● Passage provided
# Can I tie two breakers together to make a 240v breaker?



## Toller (Jan 2, 2013)

I know about how both sides of a 240v circuit must be off, or there will be voltage at a 240v device; but what is wrong with tying two 120v breakers together?

I assume it isn't allowed because a 240v breaker is 50% more than 2 120v breakers; but I have a bunch of 120vs and I need a 240v, so I am just wondering what the problem is.


----------



## Techy (Mar 16, 2011)

Factory 240v/2 pole breakers have internal common trip, something lacking from 2 handletied 120v/single pole breaker, therefore not allowed to be used in line to line applications


----------



## jproffer (Mar 12, 2005)

:huh:

Maybe I'm the one misunderstanding...240.20(B)(2)


----------



## joecaption (Nov 30, 2011)

The problum is you need a double poled breaker not two singles.


----------



## jproffer (Mar 12, 2005)

I guess I'm misunderstanding then. Fair enough. Had the reference wrong...240.15(B)...



> 240.15 Ungrounded Conductors.

● Request 1
In the forum thread on tying two breakers together, what do factory 240v/2 pole breakers have that two handle-tied single pole breakers lack?

● Supplied material
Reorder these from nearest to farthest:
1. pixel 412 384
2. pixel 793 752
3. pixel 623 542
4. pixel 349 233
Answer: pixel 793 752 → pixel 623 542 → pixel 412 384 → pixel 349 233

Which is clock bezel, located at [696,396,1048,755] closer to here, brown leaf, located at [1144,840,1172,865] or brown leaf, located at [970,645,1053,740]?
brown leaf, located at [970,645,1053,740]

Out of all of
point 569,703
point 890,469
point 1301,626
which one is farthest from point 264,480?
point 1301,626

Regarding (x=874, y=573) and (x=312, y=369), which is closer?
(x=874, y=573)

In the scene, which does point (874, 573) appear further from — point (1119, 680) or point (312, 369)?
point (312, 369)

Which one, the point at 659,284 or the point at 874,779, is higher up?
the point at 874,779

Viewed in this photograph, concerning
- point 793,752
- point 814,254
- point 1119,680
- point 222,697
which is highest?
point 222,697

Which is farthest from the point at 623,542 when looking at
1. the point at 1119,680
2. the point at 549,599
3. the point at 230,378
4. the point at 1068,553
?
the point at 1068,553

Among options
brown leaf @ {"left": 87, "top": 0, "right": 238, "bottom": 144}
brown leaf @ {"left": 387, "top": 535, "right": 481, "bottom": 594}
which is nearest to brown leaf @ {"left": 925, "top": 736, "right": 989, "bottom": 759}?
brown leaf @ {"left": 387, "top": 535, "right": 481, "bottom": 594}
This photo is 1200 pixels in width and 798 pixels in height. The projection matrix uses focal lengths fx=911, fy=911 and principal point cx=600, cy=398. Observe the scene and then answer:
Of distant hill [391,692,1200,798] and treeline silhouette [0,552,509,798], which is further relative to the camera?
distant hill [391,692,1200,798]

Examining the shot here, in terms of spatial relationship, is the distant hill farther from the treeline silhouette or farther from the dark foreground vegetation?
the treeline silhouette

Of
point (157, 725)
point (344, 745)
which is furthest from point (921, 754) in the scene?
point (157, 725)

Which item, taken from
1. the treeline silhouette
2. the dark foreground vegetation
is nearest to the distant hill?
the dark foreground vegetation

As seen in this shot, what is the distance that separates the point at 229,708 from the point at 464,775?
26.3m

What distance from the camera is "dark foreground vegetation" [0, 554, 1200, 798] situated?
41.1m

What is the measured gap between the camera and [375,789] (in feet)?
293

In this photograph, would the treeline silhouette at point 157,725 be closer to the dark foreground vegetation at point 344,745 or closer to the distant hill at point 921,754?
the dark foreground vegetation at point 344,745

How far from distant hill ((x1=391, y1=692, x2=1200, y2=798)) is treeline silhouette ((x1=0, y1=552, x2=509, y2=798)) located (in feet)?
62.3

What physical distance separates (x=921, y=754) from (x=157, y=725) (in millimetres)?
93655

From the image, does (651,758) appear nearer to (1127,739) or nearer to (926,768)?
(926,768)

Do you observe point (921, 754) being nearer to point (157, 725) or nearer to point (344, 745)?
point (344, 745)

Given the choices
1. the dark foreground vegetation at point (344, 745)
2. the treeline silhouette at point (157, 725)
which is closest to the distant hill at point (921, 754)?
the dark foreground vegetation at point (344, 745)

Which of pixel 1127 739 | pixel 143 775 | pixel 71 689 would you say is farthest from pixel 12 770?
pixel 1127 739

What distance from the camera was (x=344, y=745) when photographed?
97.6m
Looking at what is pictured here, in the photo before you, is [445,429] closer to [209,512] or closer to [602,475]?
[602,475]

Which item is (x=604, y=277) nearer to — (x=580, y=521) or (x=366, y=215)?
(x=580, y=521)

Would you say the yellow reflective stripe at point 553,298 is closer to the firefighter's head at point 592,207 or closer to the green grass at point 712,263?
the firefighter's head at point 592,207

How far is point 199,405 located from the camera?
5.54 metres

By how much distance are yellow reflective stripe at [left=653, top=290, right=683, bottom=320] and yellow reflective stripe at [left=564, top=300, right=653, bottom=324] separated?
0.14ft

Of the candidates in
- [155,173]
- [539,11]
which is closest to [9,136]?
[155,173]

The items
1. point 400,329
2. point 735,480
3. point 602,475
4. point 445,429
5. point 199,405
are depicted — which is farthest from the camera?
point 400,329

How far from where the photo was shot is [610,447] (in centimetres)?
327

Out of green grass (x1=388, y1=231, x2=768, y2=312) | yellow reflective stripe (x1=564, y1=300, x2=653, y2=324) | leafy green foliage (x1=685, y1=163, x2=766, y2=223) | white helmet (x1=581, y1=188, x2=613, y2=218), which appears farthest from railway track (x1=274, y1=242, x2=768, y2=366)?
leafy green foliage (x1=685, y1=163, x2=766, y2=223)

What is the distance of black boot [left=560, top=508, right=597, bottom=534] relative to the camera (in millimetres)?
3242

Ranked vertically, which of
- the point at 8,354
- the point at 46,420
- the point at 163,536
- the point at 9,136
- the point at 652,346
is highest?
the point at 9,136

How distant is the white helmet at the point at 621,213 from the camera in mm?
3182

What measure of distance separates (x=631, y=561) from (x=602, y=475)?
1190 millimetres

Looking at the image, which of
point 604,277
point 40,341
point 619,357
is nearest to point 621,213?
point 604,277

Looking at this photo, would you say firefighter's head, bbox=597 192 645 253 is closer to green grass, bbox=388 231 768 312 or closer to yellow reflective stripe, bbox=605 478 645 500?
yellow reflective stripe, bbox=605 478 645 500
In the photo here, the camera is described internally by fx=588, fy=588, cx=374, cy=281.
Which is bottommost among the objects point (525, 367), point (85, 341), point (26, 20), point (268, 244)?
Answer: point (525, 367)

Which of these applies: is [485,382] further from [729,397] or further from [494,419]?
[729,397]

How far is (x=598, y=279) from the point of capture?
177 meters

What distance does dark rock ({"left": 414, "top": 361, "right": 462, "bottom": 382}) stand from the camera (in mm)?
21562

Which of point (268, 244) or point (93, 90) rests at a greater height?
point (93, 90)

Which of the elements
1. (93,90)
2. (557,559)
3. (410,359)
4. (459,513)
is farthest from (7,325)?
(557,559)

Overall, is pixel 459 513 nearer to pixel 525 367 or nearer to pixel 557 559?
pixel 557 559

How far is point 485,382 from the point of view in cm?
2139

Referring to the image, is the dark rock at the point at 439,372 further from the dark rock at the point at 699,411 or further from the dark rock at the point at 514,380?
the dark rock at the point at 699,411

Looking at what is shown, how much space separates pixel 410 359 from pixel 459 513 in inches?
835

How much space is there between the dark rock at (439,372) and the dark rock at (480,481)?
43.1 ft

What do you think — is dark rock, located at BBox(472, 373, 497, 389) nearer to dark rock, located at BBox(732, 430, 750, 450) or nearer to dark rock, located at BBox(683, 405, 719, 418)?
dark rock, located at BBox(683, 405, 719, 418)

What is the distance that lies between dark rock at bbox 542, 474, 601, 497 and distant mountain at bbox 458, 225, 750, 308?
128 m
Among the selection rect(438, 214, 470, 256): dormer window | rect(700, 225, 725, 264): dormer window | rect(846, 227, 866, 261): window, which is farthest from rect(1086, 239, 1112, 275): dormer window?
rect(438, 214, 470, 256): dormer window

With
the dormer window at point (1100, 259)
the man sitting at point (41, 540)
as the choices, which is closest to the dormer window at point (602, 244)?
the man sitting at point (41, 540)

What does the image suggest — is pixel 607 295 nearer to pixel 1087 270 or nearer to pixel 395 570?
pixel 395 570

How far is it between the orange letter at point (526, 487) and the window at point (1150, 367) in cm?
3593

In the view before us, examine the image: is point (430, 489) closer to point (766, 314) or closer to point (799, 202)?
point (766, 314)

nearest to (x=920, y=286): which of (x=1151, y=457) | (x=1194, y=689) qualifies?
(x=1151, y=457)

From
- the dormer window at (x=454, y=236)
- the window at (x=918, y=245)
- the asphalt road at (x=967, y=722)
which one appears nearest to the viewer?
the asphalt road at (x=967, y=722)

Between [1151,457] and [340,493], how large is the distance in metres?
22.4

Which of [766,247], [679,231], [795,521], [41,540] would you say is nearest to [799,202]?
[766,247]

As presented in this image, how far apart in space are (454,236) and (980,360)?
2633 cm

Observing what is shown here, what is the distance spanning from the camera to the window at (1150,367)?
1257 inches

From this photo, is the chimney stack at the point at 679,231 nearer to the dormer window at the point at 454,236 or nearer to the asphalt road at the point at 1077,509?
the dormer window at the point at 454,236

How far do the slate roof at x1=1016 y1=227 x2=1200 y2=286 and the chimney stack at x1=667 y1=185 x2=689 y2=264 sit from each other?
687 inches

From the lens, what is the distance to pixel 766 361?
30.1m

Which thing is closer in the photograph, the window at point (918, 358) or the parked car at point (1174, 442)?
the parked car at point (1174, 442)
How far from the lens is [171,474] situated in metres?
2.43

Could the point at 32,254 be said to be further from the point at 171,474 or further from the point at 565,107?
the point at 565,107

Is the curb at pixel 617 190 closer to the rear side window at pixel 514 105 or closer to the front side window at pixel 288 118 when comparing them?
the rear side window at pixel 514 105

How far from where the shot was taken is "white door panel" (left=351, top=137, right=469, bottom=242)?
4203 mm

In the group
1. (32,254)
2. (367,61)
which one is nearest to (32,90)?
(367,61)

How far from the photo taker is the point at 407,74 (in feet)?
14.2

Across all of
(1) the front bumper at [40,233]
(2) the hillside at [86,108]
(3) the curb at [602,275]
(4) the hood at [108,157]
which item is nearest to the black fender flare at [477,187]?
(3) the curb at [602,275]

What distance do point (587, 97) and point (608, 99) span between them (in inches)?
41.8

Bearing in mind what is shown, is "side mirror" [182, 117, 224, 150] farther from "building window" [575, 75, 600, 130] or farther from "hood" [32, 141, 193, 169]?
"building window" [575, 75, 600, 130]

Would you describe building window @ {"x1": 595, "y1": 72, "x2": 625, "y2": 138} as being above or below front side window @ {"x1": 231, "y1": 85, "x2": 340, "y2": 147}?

● Request 2
Locate every line in the rows that contains the word "black" and copy each one.

● Task response 1
An internal common trip.

● Task response 2
What is the distance of black boot [left=560, top=508, right=597, bottom=534] relative to the camera (in millimetres)?
which item is nearest to the black fender flare at [477,187]?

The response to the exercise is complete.